On the flip side, in the first quarter of 2023, Penumbra’s total revenues were impacted by variability in international distributor region revenues compared to the same period last year. In the first quarter, gross margin was impacted by higher start-up costs associated with multiple new product launches and regional mix. The company also experienced higher seasonality expenditures. Selling, general and administrative expenses rose 11%. Total operating expenses were up 8.8% year over year.

Meanwhile, currency movements continue to adversely impact the top line. We note that a significant portion of Penumbra’s sales and costs is exposed to changes in foreign exchange rates. The company’s operations use multiple foreign currencies, including the euro and Japanese yen. Changes in those currencies relative to the U.S. dollar will impact its sales, cost of sales and expenses, and consequently, net income. In the first quarter, changes in exchange rates affected Penumbra’s revenues by $2.6 million.

Key Picks

Some better-ranked stocks in the overall healthcare sector are Haemonetics HAE, Zimmer Biomet ZBH and SiBone SIBN. While Haemonetics sports a Zacks Rank #1 (Strong Buy), Zimmer Biomet and SiBone each carry a Zacks Rank #2 (Buy). You can see the complete list of today’s Zacks #1 Rank stocks here.

Haemonetics stock has risen 29.8% in the past year. The Zacks Consensus Estimate for Haemonetics’ earnings per share (EPS) has increased from $3.55 to $3.56 for fiscal 2024 and remained constant at $3.96 for fiscal 2025 in the past 30 days.

HAE’s earnings beat estimates in the trailing four quarters, the average surprise being 12.21%. In the last reported quarter, the company registered an earnings surprise of 13.24%.

The Zacks Consensus Estimate for Zimmer Biomet’s 2023 EPS has remained constant at $7.45 in the past 30 days. Shares of the company have improved 38.3% in the past year against the industry’s 22.6% decline.

ZBH’s earnings beat estimates in the trailing four quarters, the average surprise being 7.38%. In the last reported quarter, the company recorded an earnings surprise of 13.86%.

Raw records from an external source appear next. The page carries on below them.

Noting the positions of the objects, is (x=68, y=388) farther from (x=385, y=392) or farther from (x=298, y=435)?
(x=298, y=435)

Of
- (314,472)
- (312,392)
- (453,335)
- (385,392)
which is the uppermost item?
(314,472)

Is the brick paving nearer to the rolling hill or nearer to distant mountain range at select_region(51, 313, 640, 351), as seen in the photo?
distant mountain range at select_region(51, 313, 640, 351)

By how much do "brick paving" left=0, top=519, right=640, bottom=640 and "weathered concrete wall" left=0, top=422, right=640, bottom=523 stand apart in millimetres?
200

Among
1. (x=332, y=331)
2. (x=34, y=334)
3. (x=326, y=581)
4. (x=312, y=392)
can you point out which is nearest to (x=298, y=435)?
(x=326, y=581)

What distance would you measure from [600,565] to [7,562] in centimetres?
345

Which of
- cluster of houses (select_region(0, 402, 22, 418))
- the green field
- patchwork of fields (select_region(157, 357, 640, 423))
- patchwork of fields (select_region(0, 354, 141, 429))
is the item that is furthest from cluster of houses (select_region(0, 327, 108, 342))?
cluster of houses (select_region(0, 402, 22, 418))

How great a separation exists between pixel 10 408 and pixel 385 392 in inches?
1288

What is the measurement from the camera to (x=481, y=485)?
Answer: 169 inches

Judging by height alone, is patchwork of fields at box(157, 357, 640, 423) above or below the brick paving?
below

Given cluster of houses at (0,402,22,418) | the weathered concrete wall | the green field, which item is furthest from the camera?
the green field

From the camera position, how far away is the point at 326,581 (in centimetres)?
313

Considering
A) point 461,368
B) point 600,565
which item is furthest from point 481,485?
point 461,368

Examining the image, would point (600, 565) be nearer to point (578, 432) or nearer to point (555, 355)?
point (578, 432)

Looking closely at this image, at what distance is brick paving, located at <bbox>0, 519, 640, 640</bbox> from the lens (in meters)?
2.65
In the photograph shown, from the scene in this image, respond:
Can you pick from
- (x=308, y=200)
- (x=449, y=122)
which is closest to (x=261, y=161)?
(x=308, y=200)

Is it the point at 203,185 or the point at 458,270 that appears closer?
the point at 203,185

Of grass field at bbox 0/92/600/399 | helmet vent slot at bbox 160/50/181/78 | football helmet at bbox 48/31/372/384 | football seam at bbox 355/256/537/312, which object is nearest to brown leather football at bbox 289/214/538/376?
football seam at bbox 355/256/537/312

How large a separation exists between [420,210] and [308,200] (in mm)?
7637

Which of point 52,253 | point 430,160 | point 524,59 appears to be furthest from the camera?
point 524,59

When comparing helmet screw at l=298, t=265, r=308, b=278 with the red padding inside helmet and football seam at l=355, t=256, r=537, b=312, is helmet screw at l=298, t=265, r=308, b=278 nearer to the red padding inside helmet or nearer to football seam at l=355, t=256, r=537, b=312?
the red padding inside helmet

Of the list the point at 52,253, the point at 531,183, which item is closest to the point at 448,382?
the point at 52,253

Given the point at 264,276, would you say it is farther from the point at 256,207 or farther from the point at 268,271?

The Zacks Consensus Estimate for SiBone’s 2023 loss per share has narrowed from $1.44 to $1.42 in the past 30 days. SIBN shares have improved 103.5% in the past year compared with the industry’s 8.9% growth.

SiBone’s earnings beat estimates in three of the trailing four quarters and missed the same in one, the average surprise being 11.11%. In the last reported quarter, the company recorded an earnings surprise of 21.95%.